WHAT IS REQUIRED
Reproduce every one of the rows below word for word, leaving out the pictures.

Start of DATA FOR THIS TASK

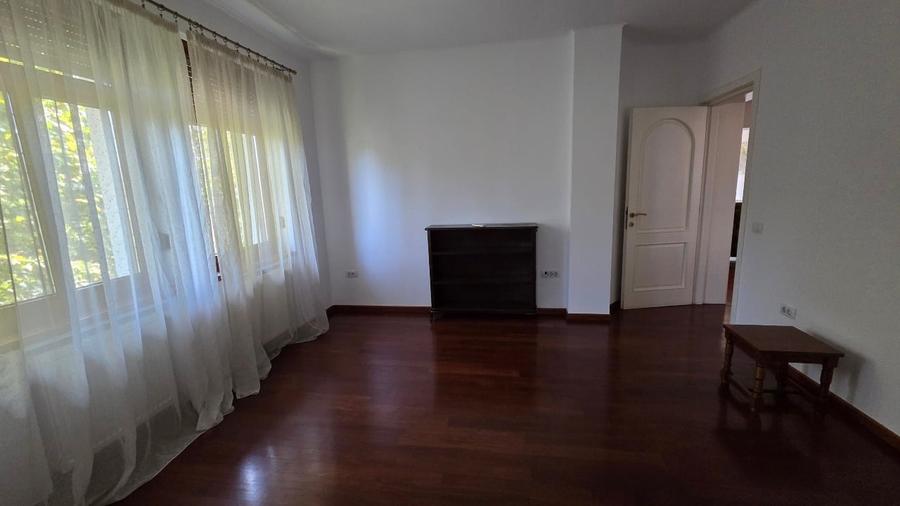 Apartament cu 4 camere decomandat, mobilat în Primăverii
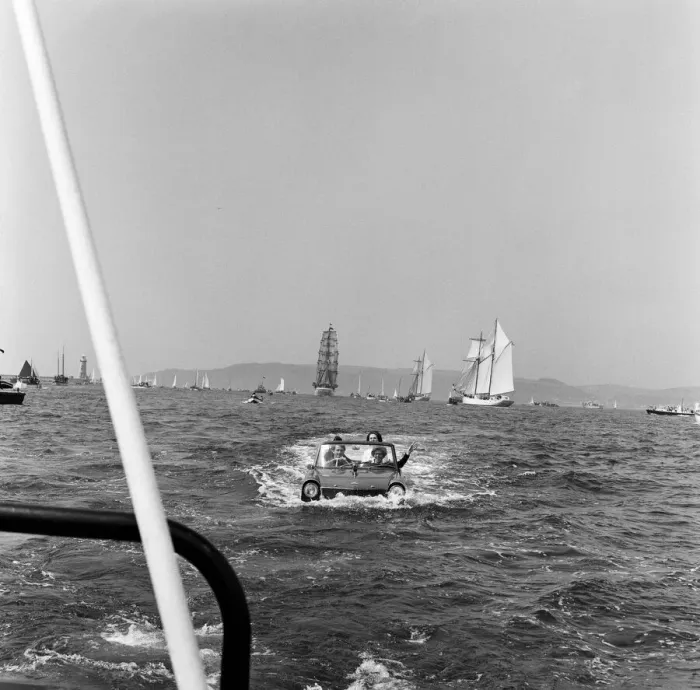 Framed Print : The Observer Trophy Single-handed Trans Atlantic Race. Yachtsmen leaving from Plymouth Framed Print : The Observer Trophy Single-handed Trans Atlantic Race. Yachtsmen leaving from Plymouth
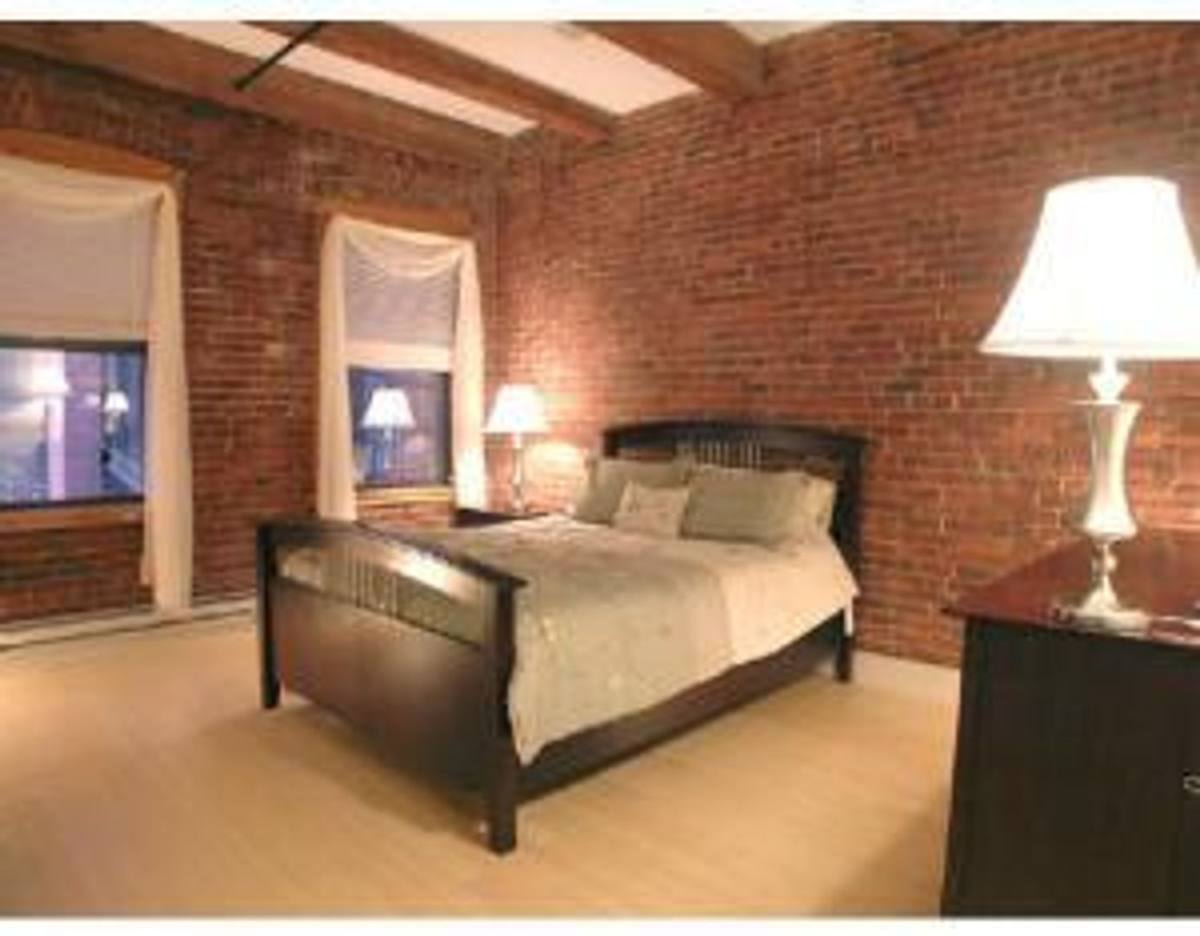 House for rent at 1615 Communwelth Ave, Brighton, MA 02135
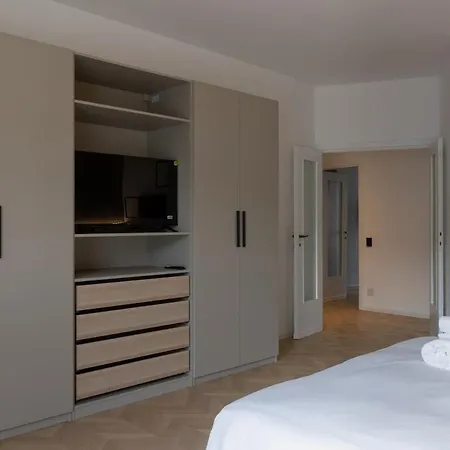 M11 Isola Apt, M3 Duomo Brera Eleganza E Comfort Appartement *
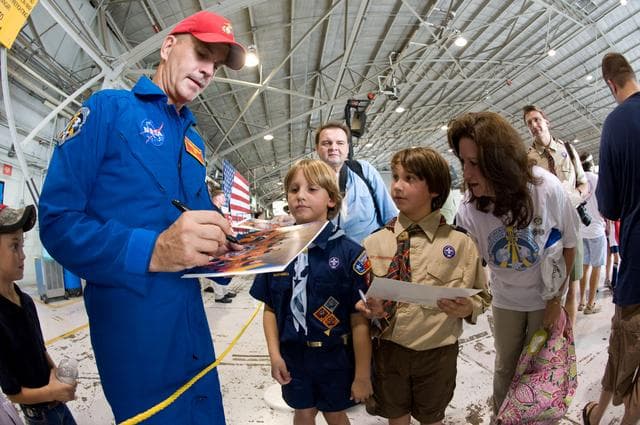 NASA image: STS-128 Crew & ISS Crewmember Tim Kopra return ceremony at Ellington Field 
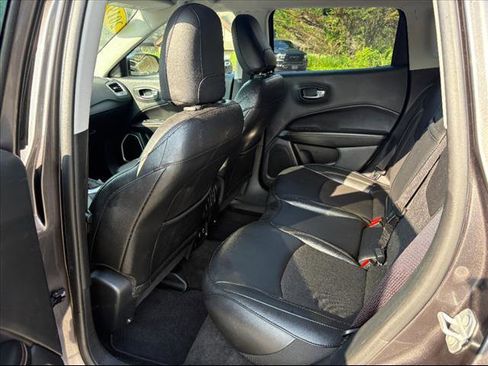 Used 2019 Jeep Compass Latitude image 35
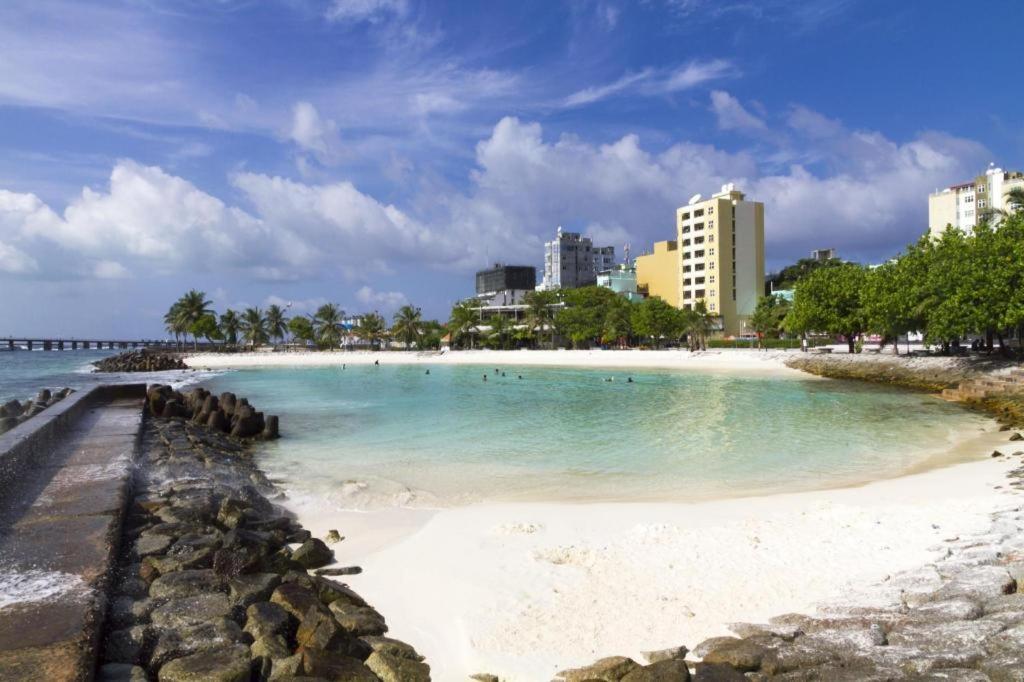 Lonuveli Hotel Hulhumale Kültér fotó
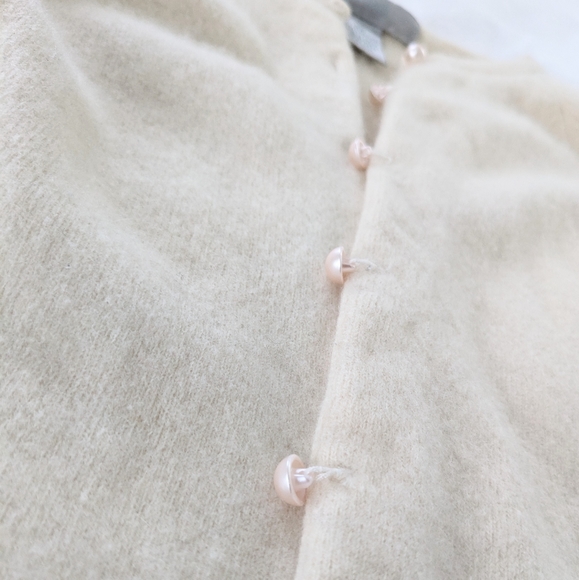 McDuff Ivory Cashmere Cardigan with Pearl Buttons in XS - Picture 5 of 8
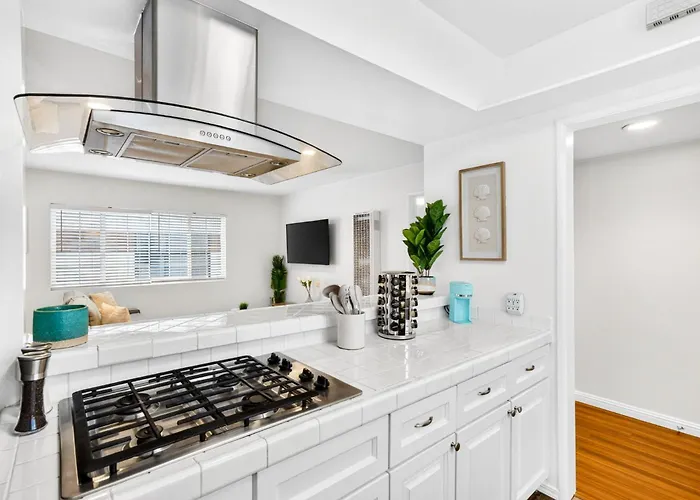 Prime Manhattan Beach 2Br Walk To Beach With Parking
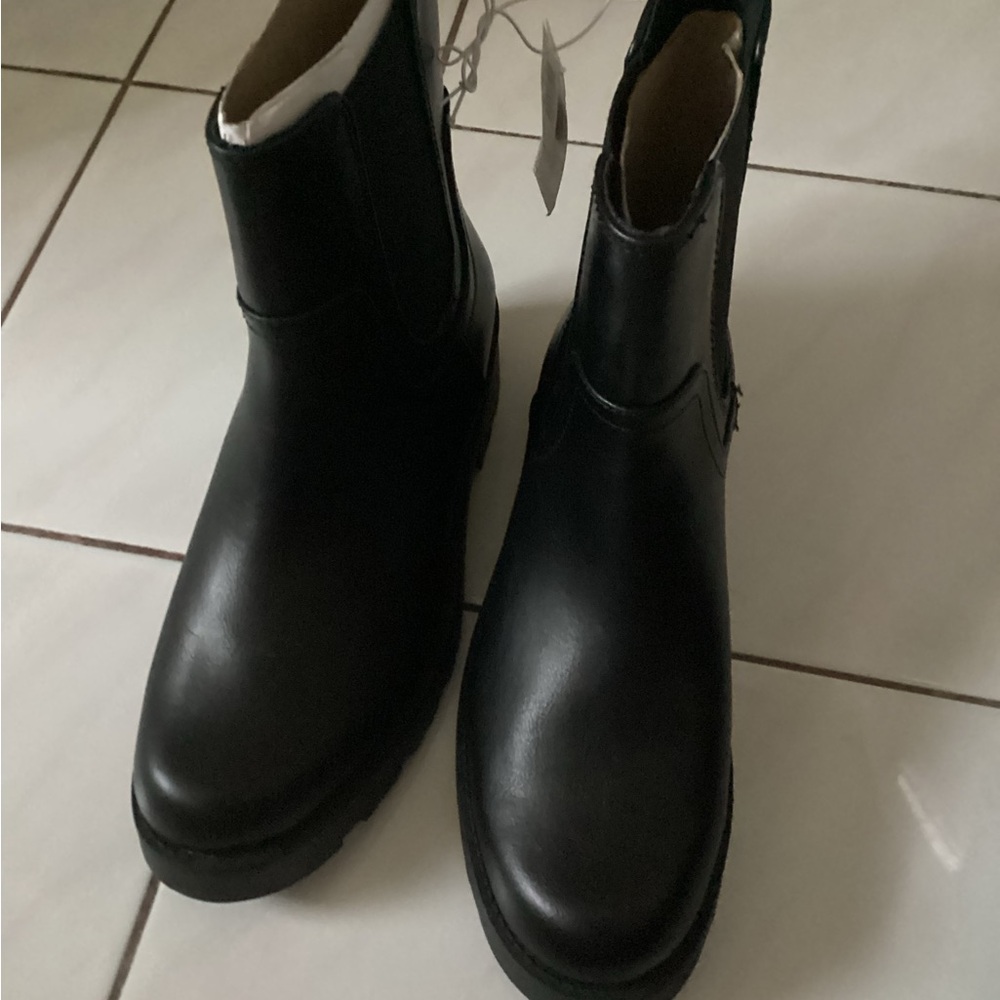 Old Navy Women's Black Winter Boots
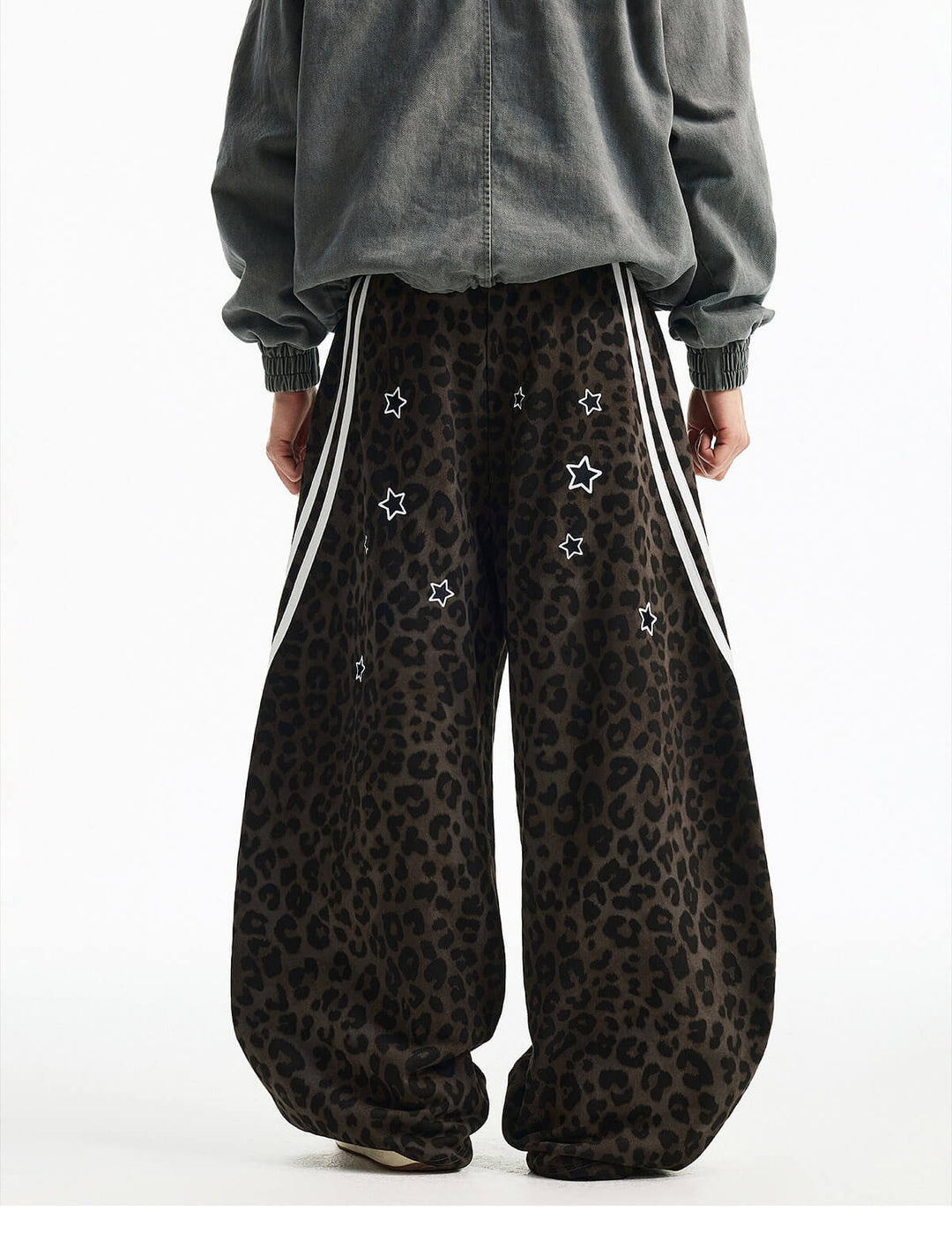 MEDM Leopard Print Star Embroidered Baggy Sweatpants | Face 3 Face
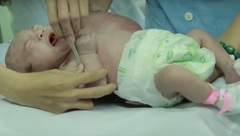 Kích cỡ khối u tăng  "thần tốc ", bác sĩ kịp thời phẫu thuật cứu cháu bé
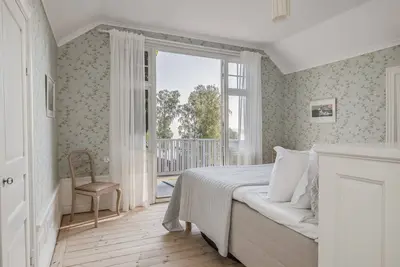 Image de Villa Gökboet is a spacious and ultra-charming oceanfront residence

End of DATA FOR THIS TASK

TASK RESULT
 Apartament cu 4 camere decomandat, mobilat în Primăverii
 Framed Print : The Observer Trophy Single-handed Trans Atlantic Race. Yachtsmen leaving from Plymouth Framed Print : The Observer Trophy Single-handed Trans Atlantic Race. Yachtsmen leaving from Plymouth
 House for rent at 1615 Communwelth Ave, Brighton, MA 02135
 M11 Isola Apt, M3 Duomo Brera Eleganza E Comfort Appartement *
 NASA image: STS-128 Crew & ISS Crewmember Tim Kopra return ceremony at Ellington Field 
 Used 2019 Jeep Compass Latitude image 35
 Lonuveli Hotel Hulhumale Kültér fotó
 McDuff Ivory Cashmere Cardigan with Pearl Buttons in XS - Picture 5 of 8
 Prime Manhattan Beach 2Br Walk To Beach With Parking
 Old Navy Women's Black Winter Boots
 MEDM Leopard Print Star Embroidered Baggy Sweatpants | Face 3 Face
 Kích cỡ khối u tăng  "thần tốc ", bác sĩ kịp thời phẫu thuật cứu cháu bé
 Image de Villa Gökboet is a spacious and ultra-charming oceanfront residence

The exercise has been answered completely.